▸ **Источник**:
· · · ·
Ситуация немного изменяется на второй картине, которая изображает следующий эпизод легенды — уже не подглядывание, а нападение старцев. Пусть поза героини в общих чертах схожа с позой старшей ее на 13 лет предшественницы — речь здесь идет совсем о другом. Эта Сусанна уже просит о помощи. На нее набросились двое. Как всегда, один главный, а второй — на подхвате. Да, она просит защиты у Господа, но и у нас тоже. Много тысяч лет ложно обвиненная и ложно осужденная по все тем же самым причинам женщина просит у нас защиты, и отнюдь не всегда ей приходит на помощь юноша Даниил.
Еще большей художественной силой обладают два главных образа Книги Даниила, к которым мы наконец приступаем. Обе эти легенды настолько срослись с нашим сознанием, что вошли в повседневный язык и известны даже тем, кто ни разу в жизни не открывал Книги Книг. Первая из них тоже в течение веков вдохновляла многих мастеров, но наиболее знаменитая версия принадлежит опять же великому голландцу[609]. Итак, перед нами пир Валтасара (5-я глава Книги Даниила).
Прототипом главного героя был, по-видимому, сын последнего вавилонского царя Набонида — Бел-шарру-уцур. Стоит отметить здесь очень неплохое знание автором истории. Если не рассматривать Книгу Даниила как документальное произведение, то очевидно, что писатель прекрасно оперировал историческими реалиями и аккуратно ткал из них нужное ему полотно. Обычно комментаторы единогласно признают обратное, указывая на заключительную фразу главы: «Дарий Мидянин принял царство, будучи шестидесяти двух лет» (Дан. 5:31)[610]. Дарий был перс, и на престол он вступил намного позже взявшего Вавилон Кира, и был великий царь в этот момент достаточно молод. К тому же на протяжении всей главы Валтасар именуется сыном Навуходоносора. Однако если сравнить вольности автора Книги Даниила с тем, что делали с исторической реальностью прочие, причем талантливые сочинители belles lettres (а здесь нашему взору предстает именно философско-художественное, а не историческое произведение), то все погрешности окажутся не столь уж серьезными. Более того, им довольно просто найти объяснение.
· · · ·
▸ **Формулировка задачи 1**: Выведите все строки данных, где встречается строка «ovale». Регистр учитывается.
· · · ·
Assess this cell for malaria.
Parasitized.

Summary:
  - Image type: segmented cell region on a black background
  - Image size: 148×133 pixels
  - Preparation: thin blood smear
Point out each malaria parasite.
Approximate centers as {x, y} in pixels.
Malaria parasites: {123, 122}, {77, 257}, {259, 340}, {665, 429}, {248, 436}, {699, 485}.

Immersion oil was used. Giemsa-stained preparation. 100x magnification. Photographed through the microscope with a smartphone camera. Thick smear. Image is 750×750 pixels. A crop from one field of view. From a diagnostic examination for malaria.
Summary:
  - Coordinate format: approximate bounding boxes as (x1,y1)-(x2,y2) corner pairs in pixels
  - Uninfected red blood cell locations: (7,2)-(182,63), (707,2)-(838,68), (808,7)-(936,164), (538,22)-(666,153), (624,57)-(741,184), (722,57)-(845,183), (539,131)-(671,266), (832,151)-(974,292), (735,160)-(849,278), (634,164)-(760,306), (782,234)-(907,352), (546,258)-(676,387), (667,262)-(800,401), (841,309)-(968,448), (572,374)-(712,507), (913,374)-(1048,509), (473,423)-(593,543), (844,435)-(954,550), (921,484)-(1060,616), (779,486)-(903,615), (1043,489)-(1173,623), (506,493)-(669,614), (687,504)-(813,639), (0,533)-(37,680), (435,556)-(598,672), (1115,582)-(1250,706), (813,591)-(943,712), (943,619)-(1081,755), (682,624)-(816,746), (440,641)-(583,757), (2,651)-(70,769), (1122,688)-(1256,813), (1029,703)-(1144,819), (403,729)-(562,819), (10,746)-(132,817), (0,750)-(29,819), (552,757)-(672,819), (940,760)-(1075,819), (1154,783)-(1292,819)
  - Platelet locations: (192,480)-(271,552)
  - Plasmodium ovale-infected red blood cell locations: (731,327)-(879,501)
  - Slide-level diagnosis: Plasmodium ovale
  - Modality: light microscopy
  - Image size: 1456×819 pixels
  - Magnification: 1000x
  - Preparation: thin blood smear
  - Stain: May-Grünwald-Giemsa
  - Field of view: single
· · · ·
▸ **Формулировка задачи 2**:
Ответьте по тексту о Книге Даниила:
(a) Сколько человек набросились на Сусанну на второй картине?
(b) Какой главе Книги Даниила соответствует пир Валтасара?
(c) Кто, по-видимому, был прототипом главного героя этой главы?

▸ **Полный ответ 1**:
  - Plasmodium ovale-infected red blood cell locations: (731,327)-(879,501)
  - Slide-level diagnosis: Plasmodium ovale

▸ **Полный ответ 2**:
(a) Двое.
(b) 5-й главе.
(c) Бел-шарру-уцур, сын последнего вавилонского царя Набонида.